▶ _Spatial questions about pictures_
=-=-=-=-=
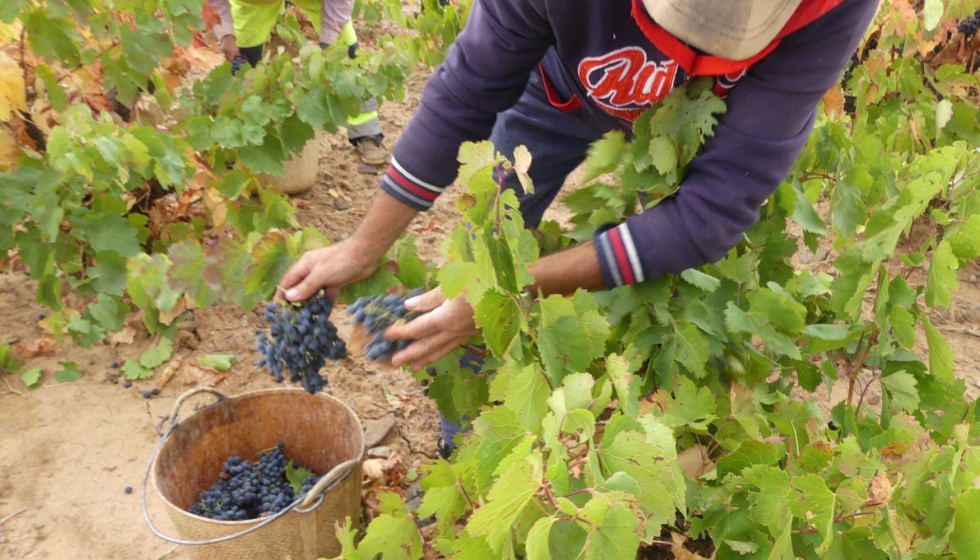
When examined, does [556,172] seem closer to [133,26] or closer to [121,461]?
[133,26]

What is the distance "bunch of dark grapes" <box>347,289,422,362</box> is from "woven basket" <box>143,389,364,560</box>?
61cm

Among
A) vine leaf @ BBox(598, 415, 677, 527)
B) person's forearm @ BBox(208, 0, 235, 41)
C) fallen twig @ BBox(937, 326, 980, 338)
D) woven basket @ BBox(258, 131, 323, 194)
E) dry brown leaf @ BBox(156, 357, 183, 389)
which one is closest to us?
vine leaf @ BBox(598, 415, 677, 527)

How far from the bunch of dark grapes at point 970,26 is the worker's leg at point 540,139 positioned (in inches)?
116

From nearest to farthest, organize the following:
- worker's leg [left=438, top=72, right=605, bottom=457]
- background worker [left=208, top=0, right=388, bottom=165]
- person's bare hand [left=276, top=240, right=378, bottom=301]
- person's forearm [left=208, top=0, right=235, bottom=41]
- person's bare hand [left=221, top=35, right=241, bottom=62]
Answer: person's bare hand [left=276, top=240, right=378, bottom=301]
worker's leg [left=438, top=72, right=605, bottom=457]
background worker [left=208, top=0, right=388, bottom=165]
person's forearm [left=208, top=0, right=235, bottom=41]
person's bare hand [left=221, top=35, right=241, bottom=62]

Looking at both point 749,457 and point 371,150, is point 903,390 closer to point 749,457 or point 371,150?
point 749,457

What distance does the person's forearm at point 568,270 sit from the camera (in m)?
1.53

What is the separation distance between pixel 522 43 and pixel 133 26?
1.90 meters

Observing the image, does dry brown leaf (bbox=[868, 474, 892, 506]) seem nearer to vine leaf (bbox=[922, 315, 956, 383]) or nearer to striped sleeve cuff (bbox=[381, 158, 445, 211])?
vine leaf (bbox=[922, 315, 956, 383])

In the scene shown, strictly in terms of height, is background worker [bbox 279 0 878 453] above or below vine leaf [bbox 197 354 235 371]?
above

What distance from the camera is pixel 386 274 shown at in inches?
68.3

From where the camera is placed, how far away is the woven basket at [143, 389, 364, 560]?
1.97 meters

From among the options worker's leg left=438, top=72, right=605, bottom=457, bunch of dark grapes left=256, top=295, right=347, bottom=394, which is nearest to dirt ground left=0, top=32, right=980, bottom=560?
worker's leg left=438, top=72, right=605, bottom=457

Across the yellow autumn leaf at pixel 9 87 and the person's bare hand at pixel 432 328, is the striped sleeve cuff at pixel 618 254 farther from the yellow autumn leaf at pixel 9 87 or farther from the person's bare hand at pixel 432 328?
the yellow autumn leaf at pixel 9 87

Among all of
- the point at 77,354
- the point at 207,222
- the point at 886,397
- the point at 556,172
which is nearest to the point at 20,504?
the point at 77,354
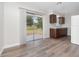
=-=-=-=-=
▶ _TO BE DONE_
Write out the listing again, swapping "dry brown leaf" for "withered leaf" everywhere and keeping everything else the same. Leave out the picture markers.

▶ _ANSWER_
When examined, does [556,172] seem closer to [133,26] or closer to [121,461]?
[133,26]

What is the distance "bunch of dark grapes" <box>347,289,422,362</box> is from "woven basket" <box>143,389,364,560</box>?
61cm

Among
A) vine leaf @ BBox(598, 415, 677, 527)
B) person's forearm @ BBox(208, 0, 235, 41)
C) fallen twig @ BBox(937, 326, 980, 338)
D) woven basket @ BBox(258, 131, 323, 194)
E) withered leaf @ BBox(156, 357, 183, 389)
which one is closest to us?
vine leaf @ BBox(598, 415, 677, 527)

How far from the bunch of dark grapes at point 970,26 is the worker's leg at point 540,139 positioned (in inches)?
116

From nearest to farthest, organize the following:
- worker's leg [left=438, top=72, right=605, bottom=457]
- background worker [left=208, top=0, right=388, bottom=165]
- person's bare hand [left=276, top=240, right=378, bottom=301]
- person's forearm [left=208, top=0, right=235, bottom=41]
- person's bare hand [left=221, top=35, right=241, bottom=62]
Answer: person's bare hand [left=276, top=240, right=378, bottom=301]
worker's leg [left=438, top=72, right=605, bottom=457]
background worker [left=208, top=0, right=388, bottom=165]
person's forearm [left=208, top=0, right=235, bottom=41]
person's bare hand [left=221, top=35, right=241, bottom=62]

Looking at both point 749,457 and point 371,150, is point 903,390 closer to point 749,457 or point 371,150?
point 749,457

What distance does the person's forearm at point 568,270 sit from the camera (in m)?
1.53

What is the separation distance between pixel 522 43 and pixel 133 26?
1.90 meters

Observing the image, does withered leaf (bbox=[868, 474, 892, 506]) seem nearer to vine leaf (bbox=[922, 315, 956, 383]) or nearer to striped sleeve cuff (bbox=[381, 158, 445, 211])?
vine leaf (bbox=[922, 315, 956, 383])

In the scene shown, strictly in terms of height, is background worker [bbox 279 0 878 453] above or below vine leaf [bbox 197 354 235 371]?
above

What distance from the camera is pixel 386 274 shown at in inches?
68.3

From where the camera is placed, how far away is the woven basket at [143, 389, 364, 560]?
1.97 meters

From among the options worker's leg left=438, top=72, right=605, bottom=457, bunch of dark grapes left=256, top=295, right=347, bottom=394, which is nearest to dirt ground left=0, top=32, right=980, bottom=560?
worker's leg left=438, top=72, right=605, bottom=457

Across the yellow autumn leaf at pixel 9 87 and the person's bare hand at pixel 432 328, is the striped sleeve cuff at pixel 618 254 farther from the yellow autumn leaf at pixel 9 87 or farther from the person's bare hand at pixel 432 328?
the yellow autumn leaf at pixel 9 87

Among all of
- the point at 77,354
- the point at 207,222
- the point at 886,397
- the point at 556,172
which is nearest to the point at 20,504?
the point at 77,354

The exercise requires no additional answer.